Saturday, March 13, 2021

Police in Moscow Raid Pro-Democracy Forum, Dozens Detained
By Charles Maynes
Updated March 13, 2021

NAVALNY IS PUTIN'S PUPPET PROVACTUER
TO GET DISSIENTS BUSTED



A man is being escorted out of a police van after he was detained in Moscow, Russia, March 13, 2021.

MOSCOW - Russian police detained more than 180 people Saturday at a conference of independent municipal deputies in Moscow — accusing participants of violating the law by attending a pro-democracy forum with ties to an organization the government has labeled “undesirable.”

“The Forum of Independent Deputies,” organized by a group called United Democrats, brought together municipal deputies — and prospective candidates— from across the country to discuss strategies for Russia’s fall election season.

The day’s first panel — a session titled “Can Change Begin at the Municipal Level?” — was concluding as police entered the conference room and announced the proceedings were over.

Russian police detain people at a conference of independent municipal deputies in Moscow, March 13, 2021. (Ricardo Montanana)

Authorities said the event was sponsored by Open Russia, an organization they labeled “undesirable” in 2017 for its financial ties to the exiled Russian businessman Mikhail Khodorkovsky.

A law claims to target foreign NGOs whose activities threaten the foundations of Russia's constitutional system, defense or national security.

Keynote speakers — including Andrei Pivovarov, executive director of Open Russia, former Yekaterinburg Mayor Evgeny Roizman, and Moscow local government representative Ilya Yashin — were quickly detained.

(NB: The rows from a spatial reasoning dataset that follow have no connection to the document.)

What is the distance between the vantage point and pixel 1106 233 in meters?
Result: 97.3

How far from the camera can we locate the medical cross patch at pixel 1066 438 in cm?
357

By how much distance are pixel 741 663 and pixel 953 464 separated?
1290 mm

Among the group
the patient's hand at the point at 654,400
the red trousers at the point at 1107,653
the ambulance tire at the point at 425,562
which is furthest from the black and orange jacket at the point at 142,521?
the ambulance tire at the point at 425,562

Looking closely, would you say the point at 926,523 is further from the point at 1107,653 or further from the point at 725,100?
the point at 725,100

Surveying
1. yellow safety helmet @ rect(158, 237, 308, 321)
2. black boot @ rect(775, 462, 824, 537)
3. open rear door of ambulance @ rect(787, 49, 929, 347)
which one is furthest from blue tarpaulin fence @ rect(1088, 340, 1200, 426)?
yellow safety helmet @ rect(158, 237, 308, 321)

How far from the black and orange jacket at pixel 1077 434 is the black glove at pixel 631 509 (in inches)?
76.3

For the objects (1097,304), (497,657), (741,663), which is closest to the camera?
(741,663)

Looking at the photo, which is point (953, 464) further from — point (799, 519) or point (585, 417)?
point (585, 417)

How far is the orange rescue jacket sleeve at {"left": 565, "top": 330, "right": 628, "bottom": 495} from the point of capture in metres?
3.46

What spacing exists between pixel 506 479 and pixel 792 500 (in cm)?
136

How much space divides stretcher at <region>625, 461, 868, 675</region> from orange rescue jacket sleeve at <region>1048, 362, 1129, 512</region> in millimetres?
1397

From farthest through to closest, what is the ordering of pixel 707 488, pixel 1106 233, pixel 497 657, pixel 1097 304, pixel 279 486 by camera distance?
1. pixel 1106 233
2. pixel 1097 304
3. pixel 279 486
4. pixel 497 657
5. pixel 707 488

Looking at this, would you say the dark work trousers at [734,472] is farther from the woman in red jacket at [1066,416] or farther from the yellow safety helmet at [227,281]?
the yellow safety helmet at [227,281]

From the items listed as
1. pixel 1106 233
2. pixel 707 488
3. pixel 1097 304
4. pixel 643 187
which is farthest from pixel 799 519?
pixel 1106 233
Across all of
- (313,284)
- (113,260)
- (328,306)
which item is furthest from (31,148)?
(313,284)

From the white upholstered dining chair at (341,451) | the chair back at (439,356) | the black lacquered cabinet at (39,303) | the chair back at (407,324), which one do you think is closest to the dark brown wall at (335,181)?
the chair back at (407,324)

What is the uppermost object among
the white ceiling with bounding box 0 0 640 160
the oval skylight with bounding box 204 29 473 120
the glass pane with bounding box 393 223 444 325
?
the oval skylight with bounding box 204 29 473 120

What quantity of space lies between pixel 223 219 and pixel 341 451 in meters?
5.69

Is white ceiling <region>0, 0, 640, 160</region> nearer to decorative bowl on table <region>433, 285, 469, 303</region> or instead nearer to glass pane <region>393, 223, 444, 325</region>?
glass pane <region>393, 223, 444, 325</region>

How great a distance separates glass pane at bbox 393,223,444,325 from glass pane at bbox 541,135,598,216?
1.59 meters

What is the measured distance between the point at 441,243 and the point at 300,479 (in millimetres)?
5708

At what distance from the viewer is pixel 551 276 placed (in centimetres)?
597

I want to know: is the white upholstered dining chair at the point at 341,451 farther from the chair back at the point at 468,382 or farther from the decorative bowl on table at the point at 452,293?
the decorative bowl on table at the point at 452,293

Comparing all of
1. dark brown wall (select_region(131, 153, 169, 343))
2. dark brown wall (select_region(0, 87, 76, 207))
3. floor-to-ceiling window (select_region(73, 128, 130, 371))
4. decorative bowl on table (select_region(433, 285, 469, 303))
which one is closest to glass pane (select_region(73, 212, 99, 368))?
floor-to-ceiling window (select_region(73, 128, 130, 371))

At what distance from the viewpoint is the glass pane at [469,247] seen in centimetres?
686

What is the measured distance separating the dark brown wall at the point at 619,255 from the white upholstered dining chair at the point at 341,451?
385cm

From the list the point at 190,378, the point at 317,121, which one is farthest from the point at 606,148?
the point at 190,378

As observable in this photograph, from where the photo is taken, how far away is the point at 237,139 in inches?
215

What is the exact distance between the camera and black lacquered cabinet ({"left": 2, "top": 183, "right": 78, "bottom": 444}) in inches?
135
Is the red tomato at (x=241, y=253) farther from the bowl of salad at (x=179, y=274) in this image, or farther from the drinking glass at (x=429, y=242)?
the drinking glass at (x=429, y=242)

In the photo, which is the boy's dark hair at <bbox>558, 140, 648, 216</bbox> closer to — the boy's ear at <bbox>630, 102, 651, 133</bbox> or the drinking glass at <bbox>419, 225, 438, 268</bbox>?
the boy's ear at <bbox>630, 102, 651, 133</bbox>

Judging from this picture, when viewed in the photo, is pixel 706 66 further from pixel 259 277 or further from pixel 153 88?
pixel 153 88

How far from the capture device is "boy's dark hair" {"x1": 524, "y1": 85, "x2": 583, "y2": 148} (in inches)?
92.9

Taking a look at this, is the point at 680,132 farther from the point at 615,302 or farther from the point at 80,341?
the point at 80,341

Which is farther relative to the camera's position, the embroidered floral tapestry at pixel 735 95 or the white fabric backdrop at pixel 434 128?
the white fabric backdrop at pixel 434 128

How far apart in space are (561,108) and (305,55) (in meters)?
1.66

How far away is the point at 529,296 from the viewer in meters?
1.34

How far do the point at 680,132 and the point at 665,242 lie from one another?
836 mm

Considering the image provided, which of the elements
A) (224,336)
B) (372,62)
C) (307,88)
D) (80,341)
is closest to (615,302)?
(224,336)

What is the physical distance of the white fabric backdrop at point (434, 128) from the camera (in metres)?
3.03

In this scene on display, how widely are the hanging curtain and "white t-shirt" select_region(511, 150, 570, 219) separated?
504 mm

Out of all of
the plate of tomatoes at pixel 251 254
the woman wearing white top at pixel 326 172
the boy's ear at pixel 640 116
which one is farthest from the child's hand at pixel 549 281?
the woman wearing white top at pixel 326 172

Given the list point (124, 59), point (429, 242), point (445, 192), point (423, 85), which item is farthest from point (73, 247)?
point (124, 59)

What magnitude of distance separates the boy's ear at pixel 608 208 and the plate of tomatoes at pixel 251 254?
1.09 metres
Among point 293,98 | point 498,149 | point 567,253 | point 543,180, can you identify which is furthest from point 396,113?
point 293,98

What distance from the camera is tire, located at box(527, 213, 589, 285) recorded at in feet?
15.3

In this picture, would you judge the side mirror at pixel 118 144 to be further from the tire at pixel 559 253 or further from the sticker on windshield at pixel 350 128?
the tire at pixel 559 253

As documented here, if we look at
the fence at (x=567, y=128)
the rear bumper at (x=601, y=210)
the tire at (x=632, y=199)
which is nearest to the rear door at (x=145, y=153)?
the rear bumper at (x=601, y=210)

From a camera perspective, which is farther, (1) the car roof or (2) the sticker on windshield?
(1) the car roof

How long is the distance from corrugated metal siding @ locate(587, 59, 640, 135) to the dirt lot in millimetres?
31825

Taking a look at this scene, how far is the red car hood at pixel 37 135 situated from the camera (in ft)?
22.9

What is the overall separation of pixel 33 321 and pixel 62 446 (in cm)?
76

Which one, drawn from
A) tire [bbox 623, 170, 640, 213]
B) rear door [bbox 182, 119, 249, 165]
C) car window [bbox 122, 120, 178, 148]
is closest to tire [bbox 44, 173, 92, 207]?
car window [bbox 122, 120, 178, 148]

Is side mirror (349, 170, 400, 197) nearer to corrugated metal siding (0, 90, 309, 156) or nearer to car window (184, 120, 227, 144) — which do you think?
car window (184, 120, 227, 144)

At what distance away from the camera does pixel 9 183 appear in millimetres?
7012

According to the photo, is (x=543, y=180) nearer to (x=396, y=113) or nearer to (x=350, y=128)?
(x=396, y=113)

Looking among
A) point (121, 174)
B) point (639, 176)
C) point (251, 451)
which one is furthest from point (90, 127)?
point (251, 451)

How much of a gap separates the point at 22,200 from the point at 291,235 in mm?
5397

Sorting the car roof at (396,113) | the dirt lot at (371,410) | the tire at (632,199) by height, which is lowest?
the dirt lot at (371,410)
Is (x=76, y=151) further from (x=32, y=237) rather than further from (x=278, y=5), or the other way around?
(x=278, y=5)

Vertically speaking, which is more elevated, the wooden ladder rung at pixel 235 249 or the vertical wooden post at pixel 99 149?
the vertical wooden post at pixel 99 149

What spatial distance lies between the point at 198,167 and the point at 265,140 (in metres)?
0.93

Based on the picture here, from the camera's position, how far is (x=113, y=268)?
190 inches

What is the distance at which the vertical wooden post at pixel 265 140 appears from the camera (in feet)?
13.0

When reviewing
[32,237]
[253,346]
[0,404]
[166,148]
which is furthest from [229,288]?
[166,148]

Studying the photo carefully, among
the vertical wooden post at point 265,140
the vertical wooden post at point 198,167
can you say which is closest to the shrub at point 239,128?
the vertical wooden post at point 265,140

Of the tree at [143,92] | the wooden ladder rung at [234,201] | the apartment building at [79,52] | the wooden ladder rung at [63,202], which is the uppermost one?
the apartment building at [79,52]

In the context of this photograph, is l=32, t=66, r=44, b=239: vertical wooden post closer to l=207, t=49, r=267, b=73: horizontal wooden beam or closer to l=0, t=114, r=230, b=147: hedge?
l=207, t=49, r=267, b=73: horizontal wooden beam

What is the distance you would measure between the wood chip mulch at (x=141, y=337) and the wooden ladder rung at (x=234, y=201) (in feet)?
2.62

Within an hour, scores of police arrested the entire assembled crowd, including several journalists.

“This is nonsense,” said Pivovarov, who noted the forum was little more than an educational exchange. “Nothing like this has ever happened before.”

“If they wanted to prevent us from holding the event, they had plenty of opportunities,” he later continued in a video posting from the back of a police van. “Their goal was to show everyone who came that you should be afraid to get involved in politics.”


Kafkaesque

“Franz Kafka would probably envy what’s happening in our country. He couldn’t possibly have had enough imagination” said opposition politician Vladimir Kara-Murza, in a reference to the Bohemian novelist who chronicled the absurd.

“I never seen a whole conference arrested,” he marveled as officers closed in.

Russia’s TASS News Agency later reported that police subsequently accused participants of violating public gathering restrictions due to the coronavirus — despite masks and gloves being mandatory for entry to the event.

Monitoring group OVD-INFO later released a list of those detained and placed their number at more than 180.

The arrests were the latest in a string of detentions of more than 10,000 opposition figures and activists — including the sentencing of opposition leader Alexey Navalny to about two-and-a-half years in prison for alleged past parole violations last month.

Navalny had been among those leading efforts to chip away at the Kremlin-backed United Russia’s majority in local state parliaments — where polls show cratering support for the ruling party.

Indeed, during local elections in 2019, grass roots campaigns — and a Navalny led strategy of so-called “Smart Voting” aimed at coalescing votes against pro-Kremlin candidates — saw opposition candidates make significant gains.

“Today we saw once again that the Kremlin is terribly afraid of municipal deputies and the very idea of local governance,” wrote Yulia Galiamina, a local Moscow deputy who won her seat in 2019 and was set to participate in the forum before she was detained.

She added that among those supporting the initiative are “real people who want to live a good life in their own country and choose their representatives.”